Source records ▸
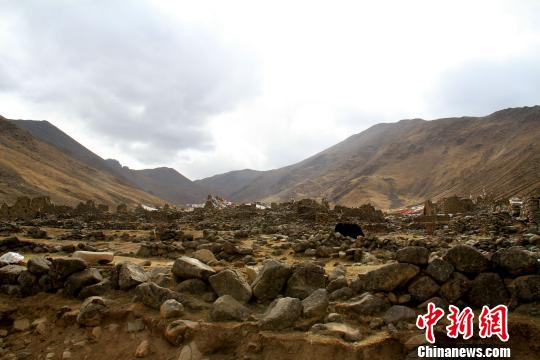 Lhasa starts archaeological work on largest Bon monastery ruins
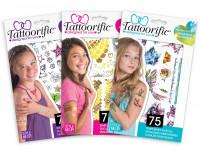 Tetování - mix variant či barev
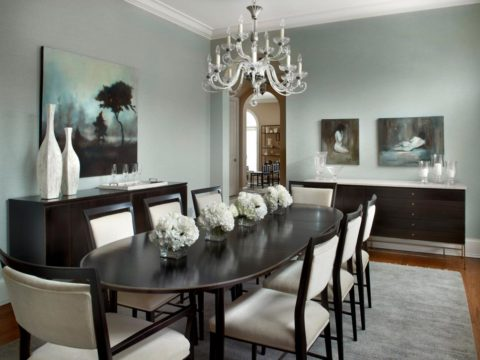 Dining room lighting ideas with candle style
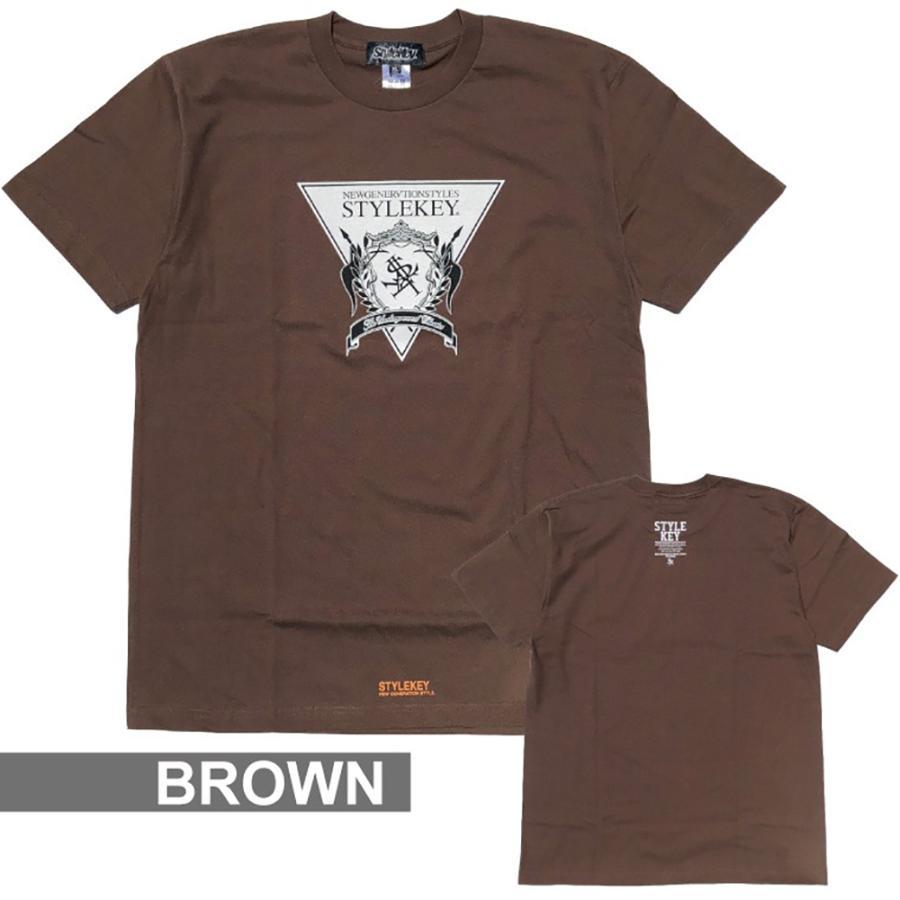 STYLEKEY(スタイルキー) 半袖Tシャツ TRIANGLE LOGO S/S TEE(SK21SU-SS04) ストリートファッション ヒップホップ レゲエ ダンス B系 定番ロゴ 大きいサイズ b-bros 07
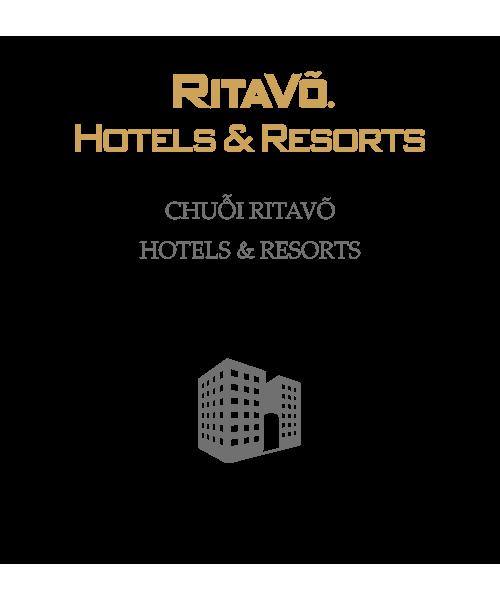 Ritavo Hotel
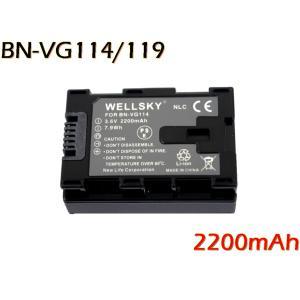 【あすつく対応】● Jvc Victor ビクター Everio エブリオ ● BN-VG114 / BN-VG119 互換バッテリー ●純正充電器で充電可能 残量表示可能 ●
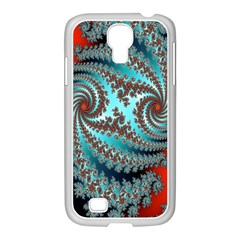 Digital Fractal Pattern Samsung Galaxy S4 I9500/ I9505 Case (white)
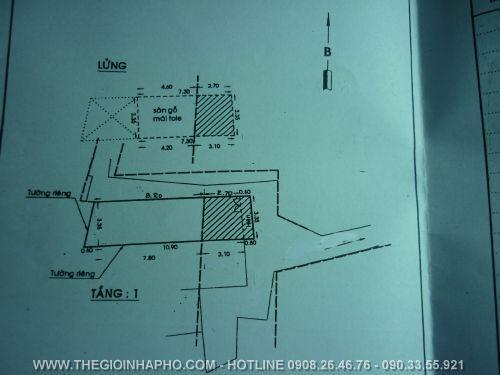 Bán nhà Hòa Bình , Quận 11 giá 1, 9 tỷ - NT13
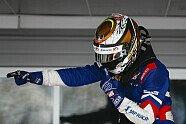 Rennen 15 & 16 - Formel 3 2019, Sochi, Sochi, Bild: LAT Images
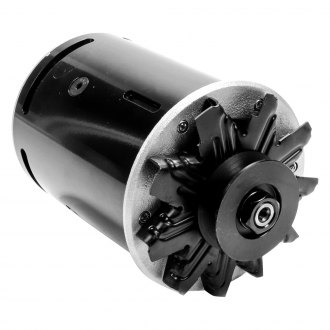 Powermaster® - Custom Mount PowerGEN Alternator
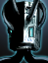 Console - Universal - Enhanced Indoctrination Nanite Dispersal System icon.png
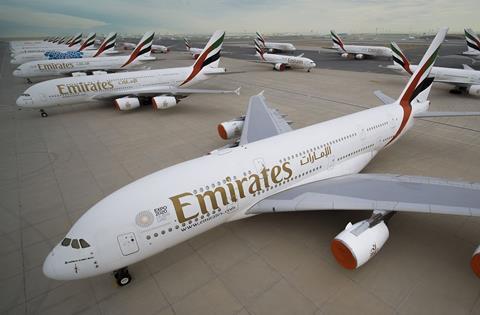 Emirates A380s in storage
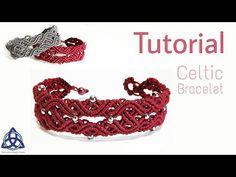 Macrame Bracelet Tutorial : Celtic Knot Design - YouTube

EXERCISE DESCRIPTION ▸ In the entries above, every line from the line with "Dining room lighting ideas with candle style" to the line with "Ritavo Hotel" is to be printed exactly, with both ends included and pictures excluded.

EXERCISE SOLUTION ▸
 Dining room lighting ideas with candle style
 STYLEKEY(スタイルキー) 半袖Tシャツ TRIANGLE LOGO S/S TEE(SK21SU-SS04) ストリートファッション ヒップホップ レゲエ ダンス B系 定番ロゴ 大きいサイズ b-bros 07
 Ritavo Hotel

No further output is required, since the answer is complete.